Starting with the line that has "At what distance" in it, repeat every line through the last one, word for word, and give nothing more.

Spatial question records
□ □ □ □
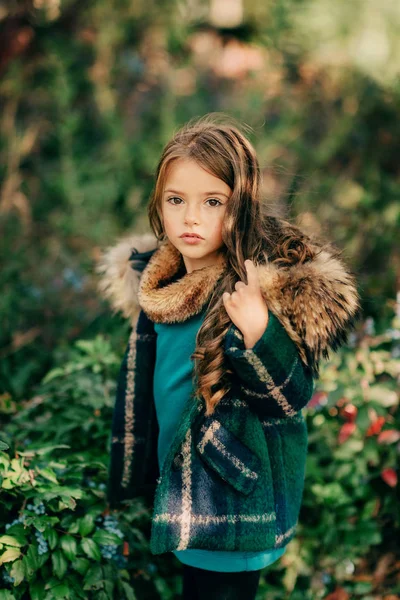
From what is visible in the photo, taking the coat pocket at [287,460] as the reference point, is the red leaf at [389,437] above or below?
below

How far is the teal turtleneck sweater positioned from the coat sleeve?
7.9 inches

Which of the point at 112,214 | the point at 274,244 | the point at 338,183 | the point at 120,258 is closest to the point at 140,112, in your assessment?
the point at 112,214

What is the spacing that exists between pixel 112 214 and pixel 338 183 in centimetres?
168

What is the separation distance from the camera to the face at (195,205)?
1.54 meters

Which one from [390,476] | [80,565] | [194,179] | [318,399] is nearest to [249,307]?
[194,179]

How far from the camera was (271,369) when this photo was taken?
4.50 ft

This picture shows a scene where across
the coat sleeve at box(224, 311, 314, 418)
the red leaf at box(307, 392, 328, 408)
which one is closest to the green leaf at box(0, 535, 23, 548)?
the coat sleeve at box(224, 311, 314, 418)

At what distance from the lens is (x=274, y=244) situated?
160 centimetres

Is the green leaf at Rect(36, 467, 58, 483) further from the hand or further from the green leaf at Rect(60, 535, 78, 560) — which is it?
the hand

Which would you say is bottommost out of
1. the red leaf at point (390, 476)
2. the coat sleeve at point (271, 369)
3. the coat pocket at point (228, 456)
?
the red leaf at point (390, 476)

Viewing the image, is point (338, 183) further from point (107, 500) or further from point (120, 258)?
point (107, 500)

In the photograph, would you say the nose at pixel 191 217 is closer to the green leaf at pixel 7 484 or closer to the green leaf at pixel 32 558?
the green leaf at pixel 7 484

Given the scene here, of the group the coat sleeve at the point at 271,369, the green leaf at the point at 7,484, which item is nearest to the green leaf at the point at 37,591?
the green leaf at the point at 7,484

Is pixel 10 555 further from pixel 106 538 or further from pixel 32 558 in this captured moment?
pixel 106 538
□ □ □ □
→ Finished exercise:
At what distance from the lens is (x=274, y=244) situated?
160 centimetres

Is the green leaf at Rect(36, 467, 58, 483) further from the hand or further from the green leaf at Rect(60, 535, 78, 560) — which is it?
the hand

Which would you say is bottommost out of
1. the red leaf at point (390, 476)
2. the coat sleeve at point (271, 369)
3. the coat pocket at point (228, 456)
?
the red leaf at point (390, 476)

Viewing the image, is point (338, 183) further from point (107, 500) or further from point (120, 258)?
point (107, 500)

In the photograph, would you say the nose at pixel 191 217 is closer to the green leaf at pixel 7 484 or closer to the green leaf at pixel 32 558?
the green leaf at pixel 7 484

Given the scene here, of the group the coat sleeve at the point at 271,369, the green leaf at the point at 7,484, which item is nearest to the green leaf at the point at 37,591?
the green leaf at the point at 7,484

Is pixel 10 555 further from pixel 106 538 or further from pixel 32 558 in this captured moment?
pixel 106 538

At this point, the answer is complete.